Hoppla

Zwischendurch schleichen sich doch diese deprimierenden Stunden ein, in denen man einfach nur auf dem Sofa liegt, ein Buch umklammert und in die Leere starrt. Es ist doch eigentlich alles gut, und ich habe mehr als genug zutun, und es wird ja dadurch nicht besser, im Gegenteil.

David und ich schauen uns Wohnungen an in Sankt Petersburg. Man muss sich das mal vorstellen. Wir sehen uns bald fünf Wochen am Stück, und leben dann gemeinsam. Wie so ein richtiges Pärchen. Vielleicht wird das ganz schön. Es fühlt sich alles noch ein bisschen unwirklich an. Ich bin ja nie davon ausgegangen, dass wir tatsächlich irgendwann mal zusammen sein werden. Ich bin auch nie davon ausgegangen, dass es das ist, was ich will. Aber ich bin recht glücklich und zufrieden damit.

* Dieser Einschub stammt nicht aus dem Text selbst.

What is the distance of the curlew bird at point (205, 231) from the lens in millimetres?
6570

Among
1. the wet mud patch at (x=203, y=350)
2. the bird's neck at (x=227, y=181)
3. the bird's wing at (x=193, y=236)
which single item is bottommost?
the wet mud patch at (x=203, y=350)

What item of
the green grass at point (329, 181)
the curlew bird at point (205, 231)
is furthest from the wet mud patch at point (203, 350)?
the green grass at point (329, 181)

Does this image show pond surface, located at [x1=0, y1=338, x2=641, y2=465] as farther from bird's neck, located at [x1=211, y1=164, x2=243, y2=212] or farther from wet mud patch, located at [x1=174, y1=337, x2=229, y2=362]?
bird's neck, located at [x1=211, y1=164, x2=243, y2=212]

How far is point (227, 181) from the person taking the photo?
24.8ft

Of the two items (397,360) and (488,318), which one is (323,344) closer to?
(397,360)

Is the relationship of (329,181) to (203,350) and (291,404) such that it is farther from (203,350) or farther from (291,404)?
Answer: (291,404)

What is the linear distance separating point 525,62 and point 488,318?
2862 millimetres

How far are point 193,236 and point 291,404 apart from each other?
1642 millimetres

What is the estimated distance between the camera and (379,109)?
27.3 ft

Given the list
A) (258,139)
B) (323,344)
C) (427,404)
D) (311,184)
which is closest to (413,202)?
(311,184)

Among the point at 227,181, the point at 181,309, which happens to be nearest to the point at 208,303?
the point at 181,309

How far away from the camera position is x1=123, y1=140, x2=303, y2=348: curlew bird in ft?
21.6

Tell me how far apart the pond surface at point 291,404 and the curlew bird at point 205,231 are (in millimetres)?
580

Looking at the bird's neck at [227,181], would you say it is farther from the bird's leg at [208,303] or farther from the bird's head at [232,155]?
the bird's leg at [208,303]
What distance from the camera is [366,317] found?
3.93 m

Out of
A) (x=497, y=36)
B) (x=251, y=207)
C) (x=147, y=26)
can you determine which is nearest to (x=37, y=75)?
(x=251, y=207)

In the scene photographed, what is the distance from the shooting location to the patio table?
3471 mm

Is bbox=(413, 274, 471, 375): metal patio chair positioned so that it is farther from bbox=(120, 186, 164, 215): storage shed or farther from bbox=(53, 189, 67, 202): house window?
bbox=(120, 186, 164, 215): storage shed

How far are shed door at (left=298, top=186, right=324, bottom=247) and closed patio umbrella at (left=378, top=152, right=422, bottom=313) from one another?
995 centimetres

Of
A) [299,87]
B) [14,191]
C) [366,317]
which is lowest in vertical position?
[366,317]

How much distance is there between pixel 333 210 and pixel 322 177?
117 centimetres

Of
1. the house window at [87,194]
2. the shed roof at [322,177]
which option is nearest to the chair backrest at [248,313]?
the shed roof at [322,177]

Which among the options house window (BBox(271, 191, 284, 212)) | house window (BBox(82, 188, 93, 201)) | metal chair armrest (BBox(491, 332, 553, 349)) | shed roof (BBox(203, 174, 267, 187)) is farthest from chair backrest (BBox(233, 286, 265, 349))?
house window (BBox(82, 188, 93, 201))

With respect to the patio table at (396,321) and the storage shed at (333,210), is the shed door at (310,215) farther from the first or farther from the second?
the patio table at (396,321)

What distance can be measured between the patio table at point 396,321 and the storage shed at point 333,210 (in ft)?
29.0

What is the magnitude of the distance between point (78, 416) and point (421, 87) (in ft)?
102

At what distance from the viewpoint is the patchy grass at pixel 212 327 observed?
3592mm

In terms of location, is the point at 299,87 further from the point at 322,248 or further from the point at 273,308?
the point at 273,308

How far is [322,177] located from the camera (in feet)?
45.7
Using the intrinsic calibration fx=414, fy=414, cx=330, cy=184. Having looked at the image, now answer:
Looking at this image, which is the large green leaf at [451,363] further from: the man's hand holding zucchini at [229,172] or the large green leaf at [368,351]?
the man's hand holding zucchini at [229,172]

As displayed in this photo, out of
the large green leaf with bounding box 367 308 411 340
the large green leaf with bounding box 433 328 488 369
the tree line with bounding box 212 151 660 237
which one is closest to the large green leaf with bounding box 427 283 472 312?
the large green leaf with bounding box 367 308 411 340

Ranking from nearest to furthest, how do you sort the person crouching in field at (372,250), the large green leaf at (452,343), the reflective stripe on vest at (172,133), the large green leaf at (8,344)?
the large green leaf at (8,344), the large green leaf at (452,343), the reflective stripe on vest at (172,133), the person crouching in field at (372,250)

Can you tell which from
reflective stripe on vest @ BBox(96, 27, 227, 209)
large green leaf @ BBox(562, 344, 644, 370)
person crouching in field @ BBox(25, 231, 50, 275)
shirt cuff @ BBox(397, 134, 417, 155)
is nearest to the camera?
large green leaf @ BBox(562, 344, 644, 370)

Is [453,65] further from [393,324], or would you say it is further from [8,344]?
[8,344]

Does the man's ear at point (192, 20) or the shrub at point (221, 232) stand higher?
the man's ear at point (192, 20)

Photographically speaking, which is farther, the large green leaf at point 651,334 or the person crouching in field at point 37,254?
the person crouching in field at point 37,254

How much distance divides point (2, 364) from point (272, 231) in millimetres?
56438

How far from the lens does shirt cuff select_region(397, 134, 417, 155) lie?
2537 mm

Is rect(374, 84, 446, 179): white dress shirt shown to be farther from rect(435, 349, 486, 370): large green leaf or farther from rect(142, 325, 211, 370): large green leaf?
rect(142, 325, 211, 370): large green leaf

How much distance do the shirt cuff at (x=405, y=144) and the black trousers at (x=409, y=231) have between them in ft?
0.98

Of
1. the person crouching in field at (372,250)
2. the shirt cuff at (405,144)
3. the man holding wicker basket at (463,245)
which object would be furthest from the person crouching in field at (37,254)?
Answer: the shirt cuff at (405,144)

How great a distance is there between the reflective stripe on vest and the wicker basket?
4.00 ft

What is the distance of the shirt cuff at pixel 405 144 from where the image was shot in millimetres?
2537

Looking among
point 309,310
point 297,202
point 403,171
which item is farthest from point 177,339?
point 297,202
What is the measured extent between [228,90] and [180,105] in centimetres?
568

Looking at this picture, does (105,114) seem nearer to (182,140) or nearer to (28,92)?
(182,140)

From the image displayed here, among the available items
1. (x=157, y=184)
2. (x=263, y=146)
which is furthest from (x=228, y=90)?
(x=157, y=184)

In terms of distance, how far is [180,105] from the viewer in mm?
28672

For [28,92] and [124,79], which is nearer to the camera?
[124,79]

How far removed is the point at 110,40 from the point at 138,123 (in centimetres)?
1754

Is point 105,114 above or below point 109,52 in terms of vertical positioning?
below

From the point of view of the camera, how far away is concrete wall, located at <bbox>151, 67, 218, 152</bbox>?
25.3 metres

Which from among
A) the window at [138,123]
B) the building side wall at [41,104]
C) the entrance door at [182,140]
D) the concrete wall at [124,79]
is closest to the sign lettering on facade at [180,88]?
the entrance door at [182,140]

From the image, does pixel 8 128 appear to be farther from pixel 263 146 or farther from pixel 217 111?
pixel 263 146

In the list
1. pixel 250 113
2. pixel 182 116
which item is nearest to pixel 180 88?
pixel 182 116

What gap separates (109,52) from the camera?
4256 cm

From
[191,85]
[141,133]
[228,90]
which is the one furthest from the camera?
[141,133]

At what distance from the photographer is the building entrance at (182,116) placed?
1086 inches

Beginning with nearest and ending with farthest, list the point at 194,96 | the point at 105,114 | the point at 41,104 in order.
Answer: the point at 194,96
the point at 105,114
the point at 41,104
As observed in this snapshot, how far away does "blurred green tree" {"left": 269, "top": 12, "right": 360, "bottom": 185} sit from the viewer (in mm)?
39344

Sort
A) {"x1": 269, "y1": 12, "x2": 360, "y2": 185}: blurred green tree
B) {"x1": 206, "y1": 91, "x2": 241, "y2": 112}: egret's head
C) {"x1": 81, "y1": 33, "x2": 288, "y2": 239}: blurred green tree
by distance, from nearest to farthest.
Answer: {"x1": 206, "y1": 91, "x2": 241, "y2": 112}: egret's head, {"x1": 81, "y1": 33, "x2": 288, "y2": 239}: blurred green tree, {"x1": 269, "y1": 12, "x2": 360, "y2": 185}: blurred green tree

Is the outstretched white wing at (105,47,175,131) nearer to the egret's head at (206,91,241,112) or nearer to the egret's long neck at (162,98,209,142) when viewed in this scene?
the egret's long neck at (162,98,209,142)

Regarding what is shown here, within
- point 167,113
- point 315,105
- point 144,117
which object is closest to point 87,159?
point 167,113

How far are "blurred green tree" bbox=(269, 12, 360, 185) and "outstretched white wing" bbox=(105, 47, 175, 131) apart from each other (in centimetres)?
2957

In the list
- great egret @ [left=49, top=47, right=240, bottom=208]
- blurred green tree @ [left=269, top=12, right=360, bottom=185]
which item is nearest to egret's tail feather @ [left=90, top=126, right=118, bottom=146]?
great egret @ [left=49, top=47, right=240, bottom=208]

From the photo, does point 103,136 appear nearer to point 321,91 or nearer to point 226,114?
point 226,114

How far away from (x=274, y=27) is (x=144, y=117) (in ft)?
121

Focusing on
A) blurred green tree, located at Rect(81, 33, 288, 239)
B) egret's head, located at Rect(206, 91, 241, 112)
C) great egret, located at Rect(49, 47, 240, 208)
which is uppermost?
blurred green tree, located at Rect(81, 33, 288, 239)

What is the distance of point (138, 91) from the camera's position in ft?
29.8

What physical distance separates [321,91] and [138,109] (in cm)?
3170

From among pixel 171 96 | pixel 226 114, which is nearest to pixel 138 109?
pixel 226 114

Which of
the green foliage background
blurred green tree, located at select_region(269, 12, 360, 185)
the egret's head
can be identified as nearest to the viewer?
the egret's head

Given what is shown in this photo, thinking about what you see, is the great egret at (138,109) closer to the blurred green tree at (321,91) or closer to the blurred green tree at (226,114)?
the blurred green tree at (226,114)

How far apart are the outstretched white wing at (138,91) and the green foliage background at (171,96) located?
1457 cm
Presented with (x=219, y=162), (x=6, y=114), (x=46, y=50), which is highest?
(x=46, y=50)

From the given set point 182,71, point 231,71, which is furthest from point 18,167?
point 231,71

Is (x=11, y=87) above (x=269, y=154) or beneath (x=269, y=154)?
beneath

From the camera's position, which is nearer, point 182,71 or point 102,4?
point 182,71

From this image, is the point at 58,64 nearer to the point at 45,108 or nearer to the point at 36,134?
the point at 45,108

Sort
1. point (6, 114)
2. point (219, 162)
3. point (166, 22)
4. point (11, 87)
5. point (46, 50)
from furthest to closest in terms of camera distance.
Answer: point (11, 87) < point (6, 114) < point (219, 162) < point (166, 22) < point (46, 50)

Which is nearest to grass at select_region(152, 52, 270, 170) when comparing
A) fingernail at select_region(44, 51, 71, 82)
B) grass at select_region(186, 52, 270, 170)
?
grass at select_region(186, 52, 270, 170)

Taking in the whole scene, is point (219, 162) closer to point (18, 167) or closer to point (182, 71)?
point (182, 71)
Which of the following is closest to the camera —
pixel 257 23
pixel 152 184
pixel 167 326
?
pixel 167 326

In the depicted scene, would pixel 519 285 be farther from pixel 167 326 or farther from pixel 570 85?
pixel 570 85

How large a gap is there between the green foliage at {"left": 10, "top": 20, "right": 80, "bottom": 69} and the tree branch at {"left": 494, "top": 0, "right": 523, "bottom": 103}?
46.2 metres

„And I was so certain I’d never see you again…“

Ich muss immer noch ganz viel Zeug für die Uni schreiben und befinde mich gerade wieder in einem Motivationstief, aus dem ich hoffe, bald wieder auftauchen zu können. Ich will doch bald endlich fertig werden.. das zerrt an meinen Nerven. Aber wenn David tatsächlich in Russland bleibt, dann habe ich ja wenigstens einen Grund, mal einen Gang höher zu schalten, und mich dann für den Master im Sommer zu bewerben. So weit meine Überlegungen.. aber mit denen kann ich in letzter Zeit sowieso nicht viel anfangen. Es war ja auch ursprünglich überlegt, 12 Wochen in einer Tagesklinik zu verbringen. Nun fahre ich stattdessen wieder nach Russland, und dann nach Amerika.

Strange.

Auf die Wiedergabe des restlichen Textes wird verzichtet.